Try these for your dose of easily absorbed heme iron!
Beef Steak with Rice & Vege
Ingredients:
- 1 pound flank steak
- Coarse salt and ground pepper
- 8 ounces sugar snap peas, stem ends removed (and, if necessary, strings)
- 1 bunch asparagus (1 pound), tough ends removed, cut into 2-inch lengths
- 4 garlic cloves, thinly sliced
- 1/2 teaspoon red pepper flakes
- 2 tablespoons soy sauce
- 2 tablespoons rice vinegar
- 1 cup long-grain cooked white rice
- 1 tablespoon vegetable oil, such as safflower
Method:
- Cook the rice and keep it warm.
- Meanwhile, season the steak with salt and pepper and leave for half an hour
- In a large skillet, heat oil over medium-high. cook 4 to 6 minutes per side for medium-rare.
- Transfer to a plate.
- Place snap peas, asparagus, garlic, red pepper flakes, and 1/4 cup water in the same skillet. Cook, tossing until vegetables are crisp-tender, 3 to 5 minutes.
- Add soy sauce and vinegar; toss to combine.
- Slice steak thinly across the grain. Serve steak, vegetables, and rice drizzled with pan juices.

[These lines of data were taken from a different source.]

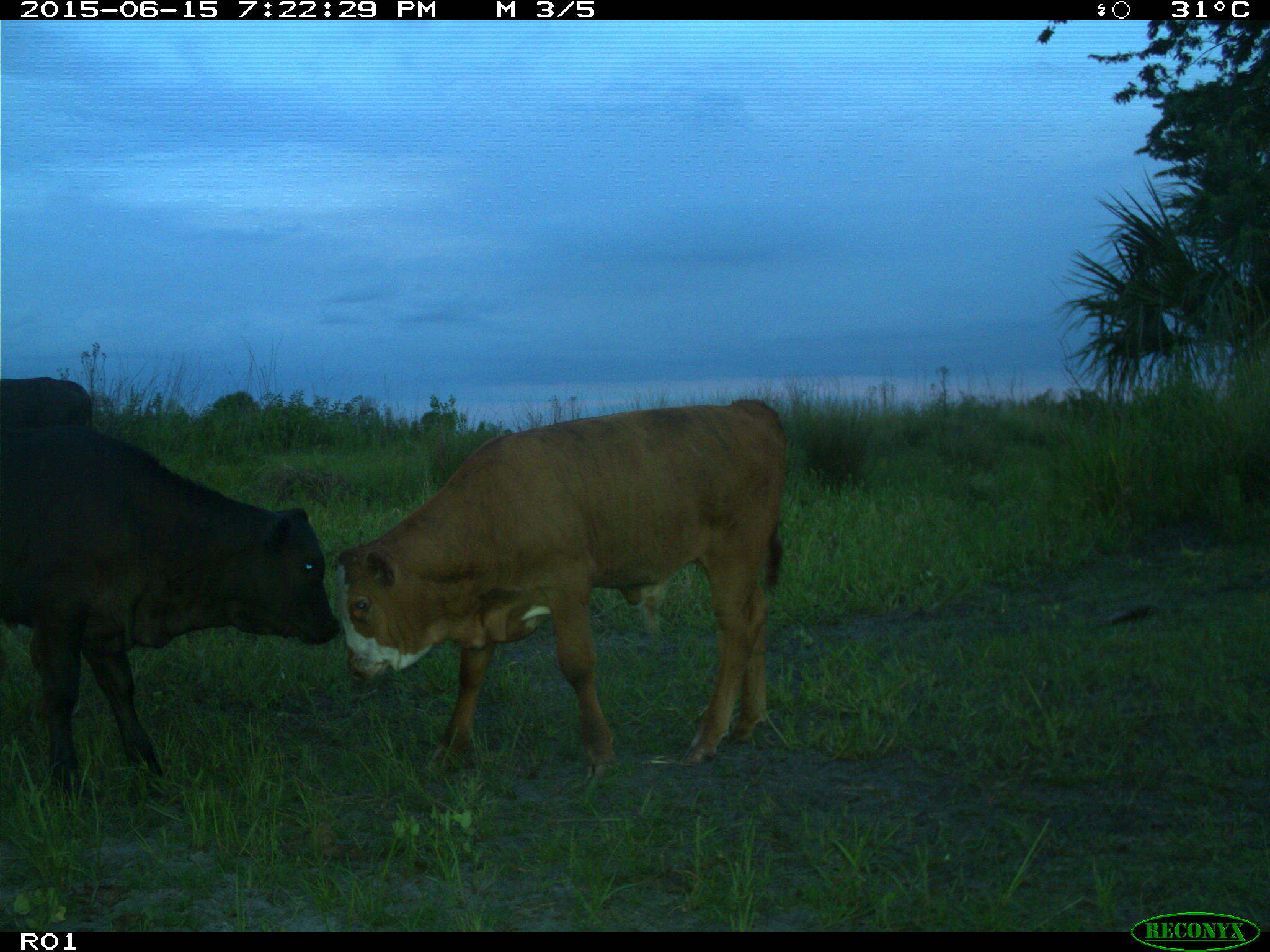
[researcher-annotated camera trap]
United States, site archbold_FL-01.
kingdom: Animalia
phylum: Chordata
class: Mammalia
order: Artiodactyla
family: Bovidae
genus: Bos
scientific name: Bos taurus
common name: domestic cow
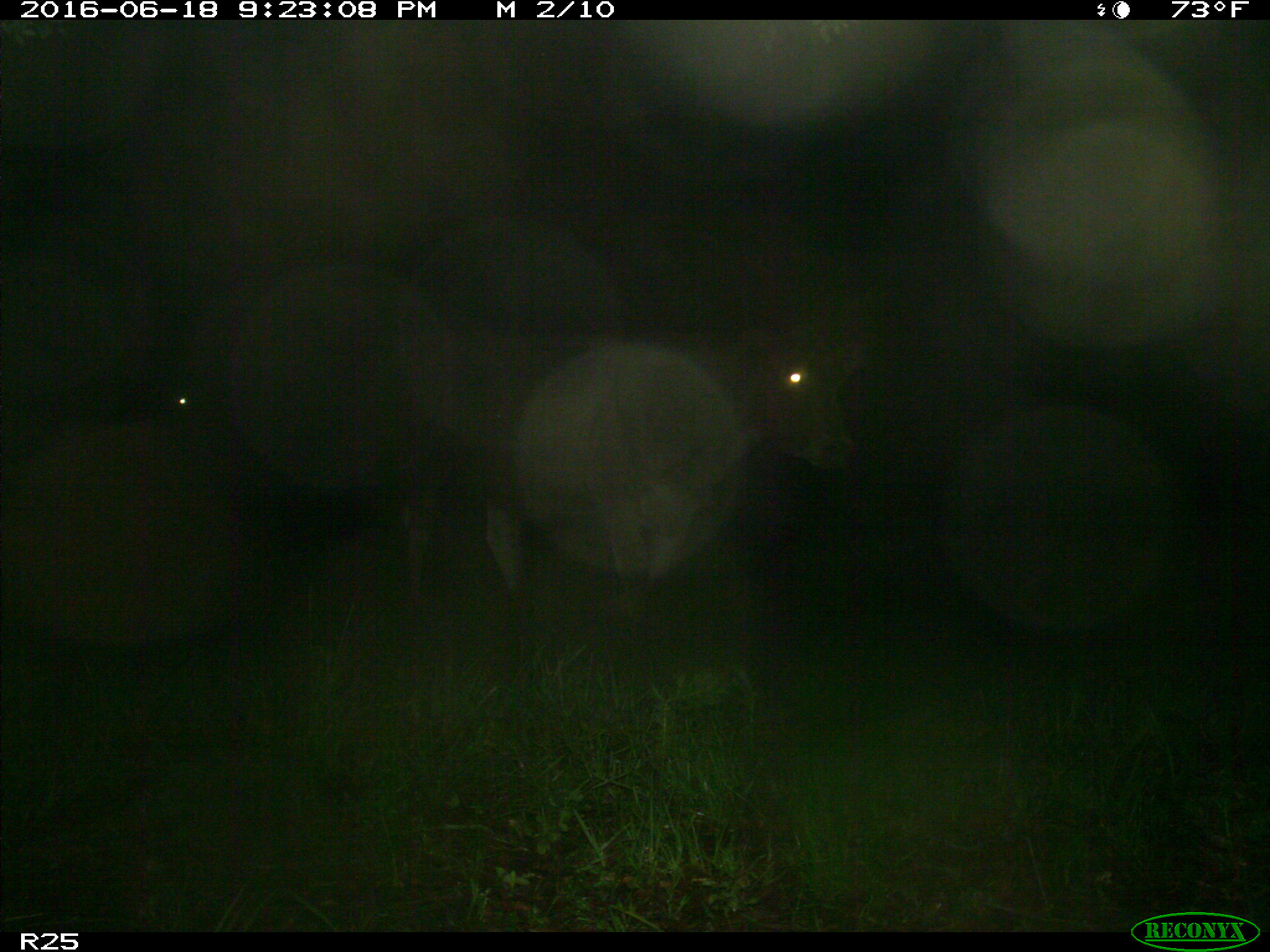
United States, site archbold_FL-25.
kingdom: Animalia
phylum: Chordata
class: Mammalia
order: Artiodactyla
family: Bovidae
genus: Bos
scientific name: Bos taurus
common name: domestic cow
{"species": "Bos taurus (domestic cow)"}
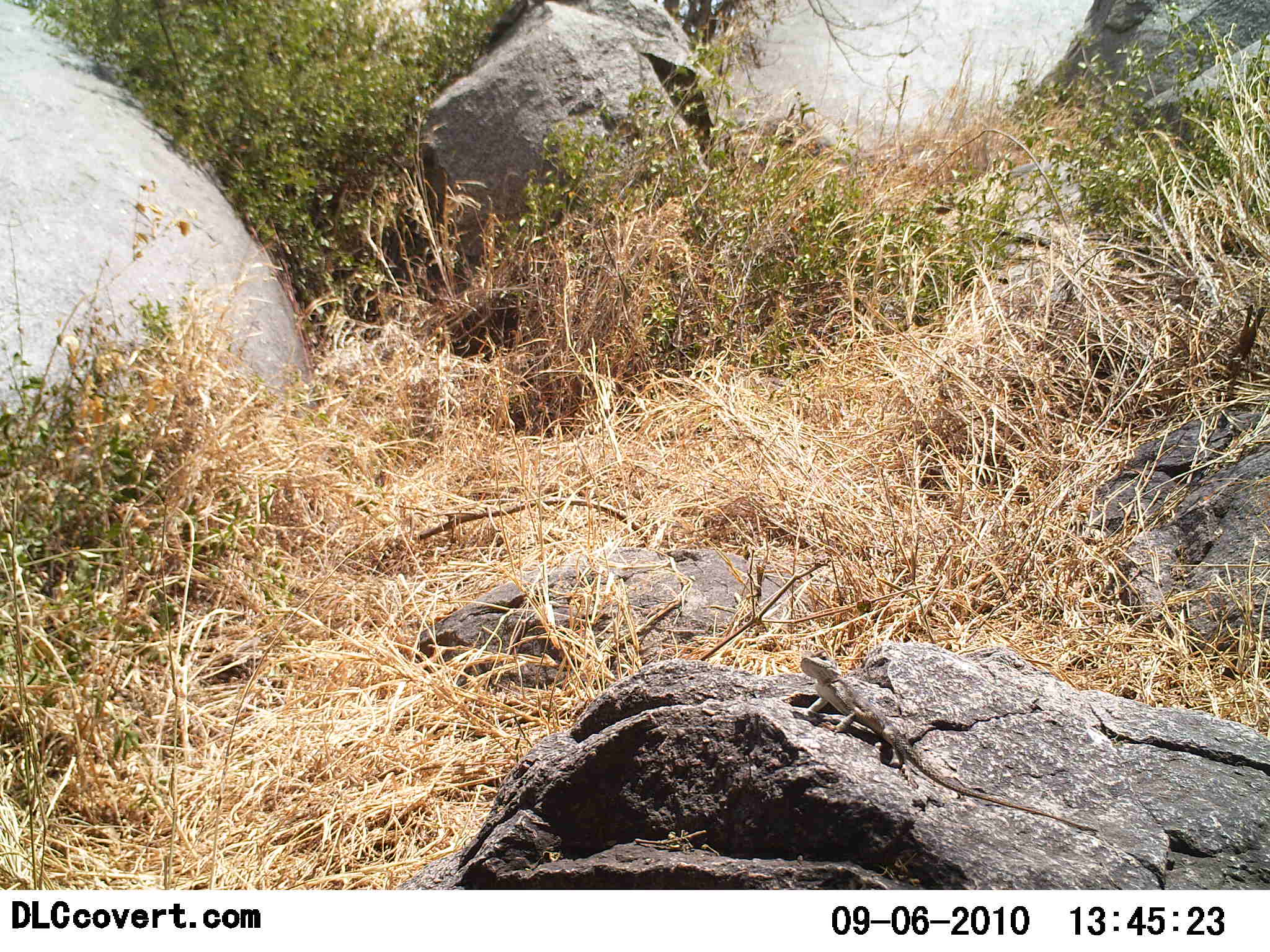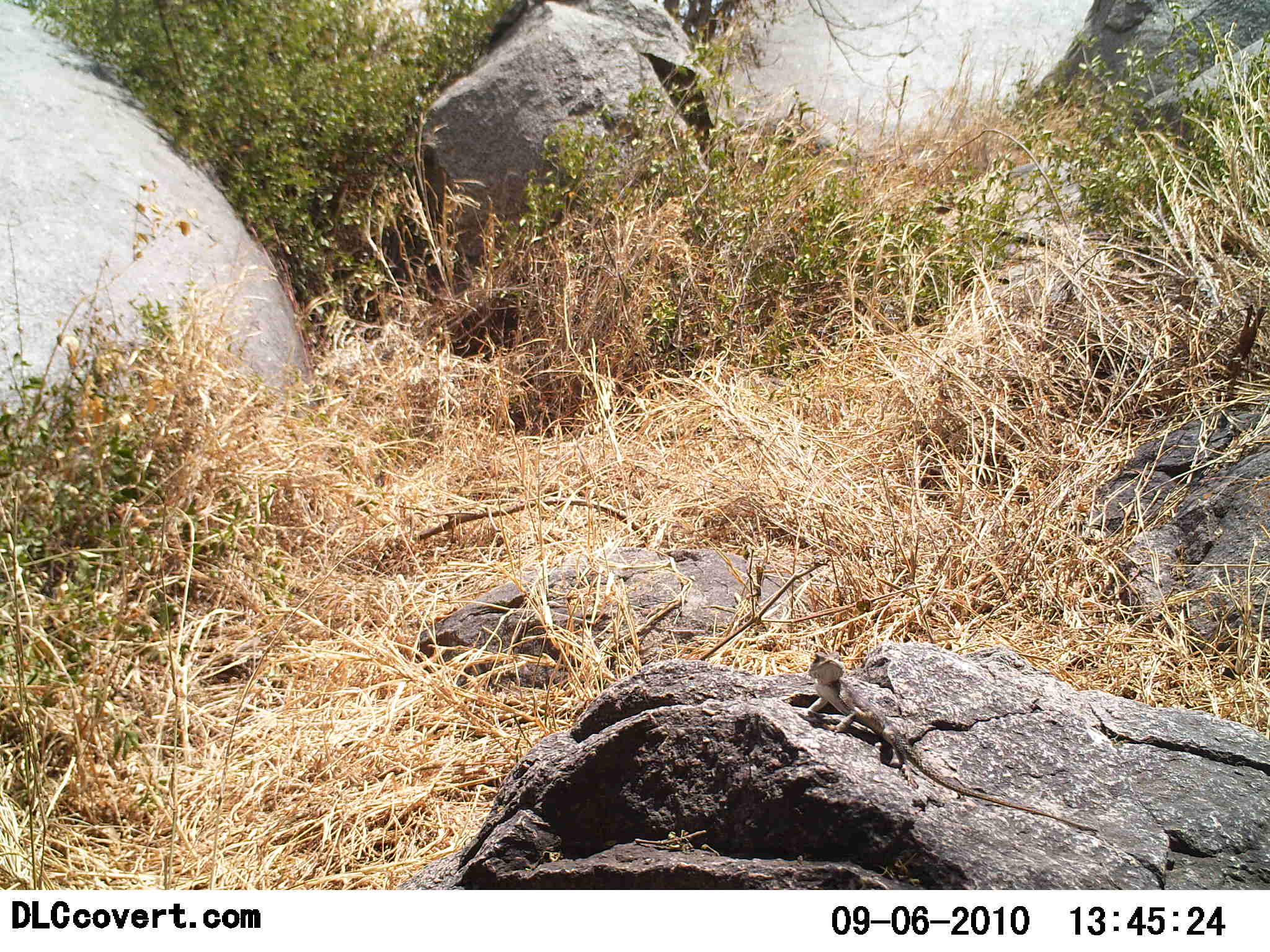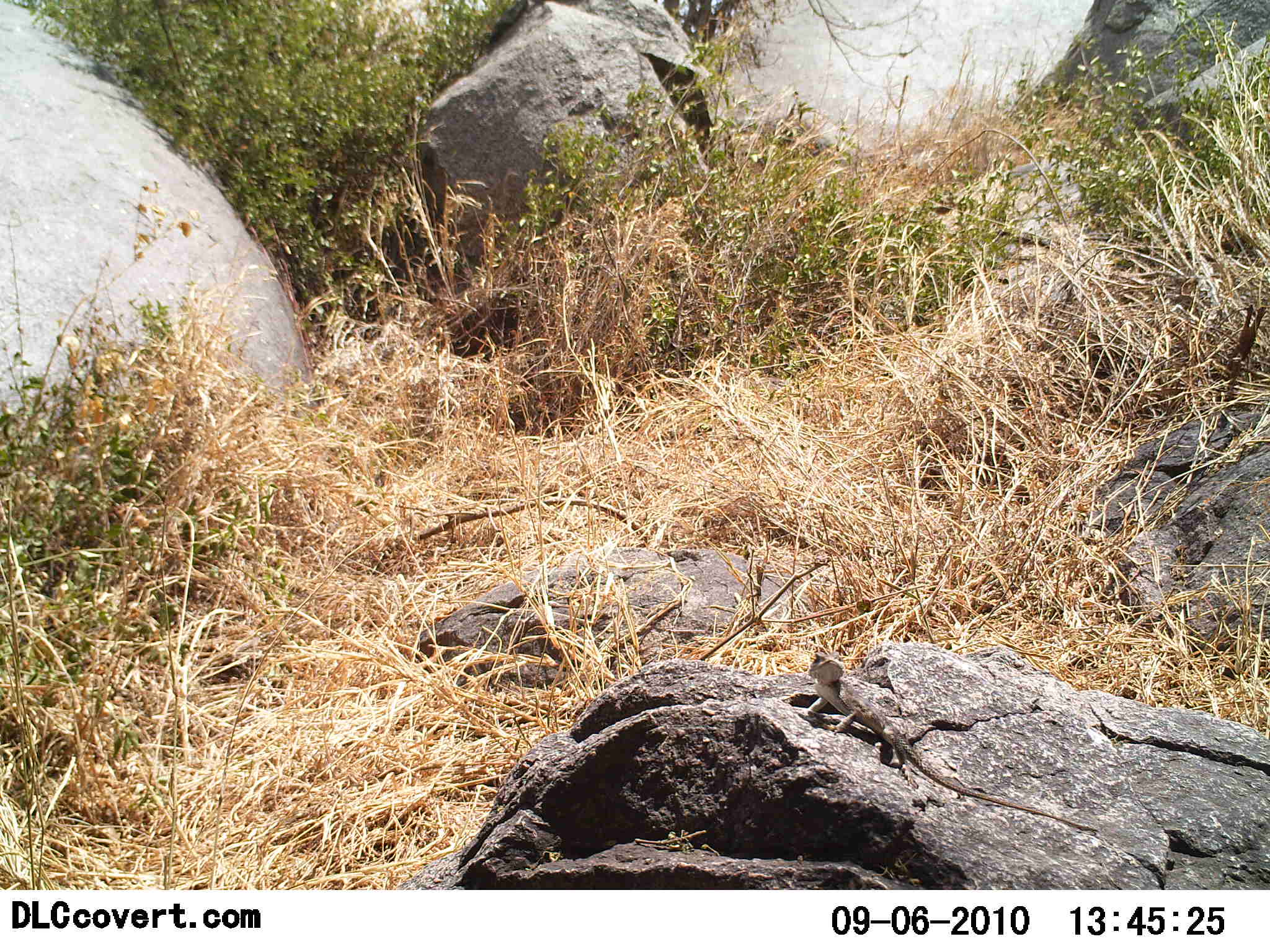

Hoisin & Black Pepper Beef
Ingredients:
- ¾ cup beef broth
- 2 tablespoons hoisin sauce
- 2 teaspoons cornstarch
- 1 tablespoon extra-virgin olive oil
- 3 to 4 cloves garlic – to taste – minced
- 1 tablespoon peeled and minced fresh ginger
- 1¼ pounds boneless lean sirloin steak, cut into 1-inch cubes
- 1 medium yellow bell pepper, seeded and sliced into bite-sized pieces
- 2 cups fresh broccoli
Method:
- In a small bowl, whisk together the broth, hoisin, and cornstarch. Set aside.
- Heat the oil in a large skillet or wok over medium-high heat. Add the garlic and ginger and stir fry for 1 minute. Add the steak and stir-fry until browned on all sides, about 4-5 minutes. Add the vegetables and cook for another 3 minutes.
- Add the broth mixture to the skillet, bring to a simmer, and simmer until the sauce thickens and the vegetables are crisp-tender, about 5 minutes.
- Serve over rice.
Traditional Beef Curry
Ingredients:
- 125ml/4fl oz ghee or vegetable oil
- 400g/14oz beef braising steak, diced into 3cm chunks
- 1 medium onion, diced
- 2 garlic cloves, finely chopped
- 1 tsp ground cumin
- 1 tsp ground coriander
- 1 tsp ground turmeric
- 1 tsp ground black pepper
- 1 tsp chilli powder
- ½ tsp ground ginger
- 3 cloves
- 3 cardamom pods (optional)
- ½ tsp ground cinnamon
- ½ x 400g/14oz can chopped tomatoes
- 125g/4½oz natural yoghurt
- 1 tbsp vinegar
- Salt
- Pinch sugar
Method:
- Heat a lidded frying pan over medium heat and add the ghee or oil. Fry the meat until lightly browned on all sides, then remove from the pan with a slotted spoon, cover and set aside.
- Add the onion and garlic to the pan and fry over low heat until soft. Turn the heat up slightly, add the spices and fry for 1 minute, they should start to smell aromatic, without burning.
- Return the beef to the pan, add the tomatoes and bring to the boil. Take the pan off the heat and stir in the yoghurt and vinegar, then season to taste with the salt and the sugar.
- Return the pan to the heat, bring back to the boil and simmer, covered, for 1½ hours, or until the meat is tender.